Would it be possible to quote, exactly and in full, the lines from the one with "What distance intervenes" through the end of the entries below?

Scene question records:
= = = = =
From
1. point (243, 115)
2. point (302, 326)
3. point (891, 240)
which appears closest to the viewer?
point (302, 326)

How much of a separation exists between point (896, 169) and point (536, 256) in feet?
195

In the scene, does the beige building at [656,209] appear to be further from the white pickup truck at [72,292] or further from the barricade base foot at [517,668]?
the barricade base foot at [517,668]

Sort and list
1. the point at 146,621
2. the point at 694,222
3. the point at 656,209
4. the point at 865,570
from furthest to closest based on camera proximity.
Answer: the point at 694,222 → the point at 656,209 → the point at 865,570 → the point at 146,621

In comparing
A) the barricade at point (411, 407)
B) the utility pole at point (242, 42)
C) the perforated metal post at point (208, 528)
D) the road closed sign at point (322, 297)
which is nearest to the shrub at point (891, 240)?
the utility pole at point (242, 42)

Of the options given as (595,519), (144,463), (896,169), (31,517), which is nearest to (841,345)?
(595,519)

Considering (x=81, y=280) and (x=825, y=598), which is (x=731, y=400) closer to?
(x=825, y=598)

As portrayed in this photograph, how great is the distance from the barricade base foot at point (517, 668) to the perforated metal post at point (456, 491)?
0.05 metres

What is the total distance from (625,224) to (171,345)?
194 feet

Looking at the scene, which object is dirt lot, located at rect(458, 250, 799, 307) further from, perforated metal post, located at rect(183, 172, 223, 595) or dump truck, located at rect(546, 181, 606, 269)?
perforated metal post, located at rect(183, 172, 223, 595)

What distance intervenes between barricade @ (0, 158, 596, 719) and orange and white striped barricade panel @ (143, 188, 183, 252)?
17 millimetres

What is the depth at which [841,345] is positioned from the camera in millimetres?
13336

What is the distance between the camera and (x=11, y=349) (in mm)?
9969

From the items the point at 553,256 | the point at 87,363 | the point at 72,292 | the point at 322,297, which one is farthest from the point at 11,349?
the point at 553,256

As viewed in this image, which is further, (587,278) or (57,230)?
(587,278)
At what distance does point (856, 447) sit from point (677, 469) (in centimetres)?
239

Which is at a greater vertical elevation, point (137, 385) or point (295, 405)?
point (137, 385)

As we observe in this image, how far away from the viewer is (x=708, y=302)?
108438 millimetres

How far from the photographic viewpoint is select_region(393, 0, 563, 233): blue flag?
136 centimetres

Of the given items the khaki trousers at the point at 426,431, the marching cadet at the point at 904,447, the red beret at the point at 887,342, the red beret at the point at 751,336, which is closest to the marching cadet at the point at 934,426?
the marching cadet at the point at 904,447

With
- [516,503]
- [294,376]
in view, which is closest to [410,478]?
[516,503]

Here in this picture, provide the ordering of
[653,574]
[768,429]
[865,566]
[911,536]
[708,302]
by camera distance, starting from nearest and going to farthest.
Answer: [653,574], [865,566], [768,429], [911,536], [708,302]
= = = = =
FULL ANSWER »
What distance intervenes between barricade @ (0, 158, 596, 719) and orange and white striped barricade panel @ (143, 188, 183, 252)?
17 millimetres

What is the depth at which [841,345] is positioned from the camera in millimetres?
13336

What is the distance between the camera and (x=11, y=349) (in mm)?
9969

From the items the point at 553,256 | the point at 87,363 | the point at 72,292 | the point at 322,297, which one is farthest from the point at 11,349?
the point at 553,256

As viewed in this image, which is further, (587,278) or (57,230)?
(587,278)
At what distance does point (856, 447) sit from point (677, 469) (in centimetres)?
239

Which is at a greater vertical elevation, point (137, 385) or point (295, 405)?
point (137, 385)

As we observe in this image, how far away from the viewer is (x=708, y=302)?
108438 millimetres

How far from the photographic viewpoint is select_region(393, 0, 563, 233): blue flag?
136 centimetres

Of the given items the khaki trousers at the point at 426,431, the marching cadet at the point at 904,447, the red beret at the point at 887,342, the red beret at the point at 751,336, which is closest to the marching cadet at the point at 934,426?
the marching cadet at the point at 904,447

With
- [516,503]
- [294,376]
in view, which is closest to [410,478]?
[516,503]

Here in this picture, provide the ordering of
[653,574]
[768,429]
[865,566]
[911,536]
[708,302]
by camera distance, starting from nearest and going to farthest.
Answer: [653,574], [865,566], [768,429], [911,536], [708,302]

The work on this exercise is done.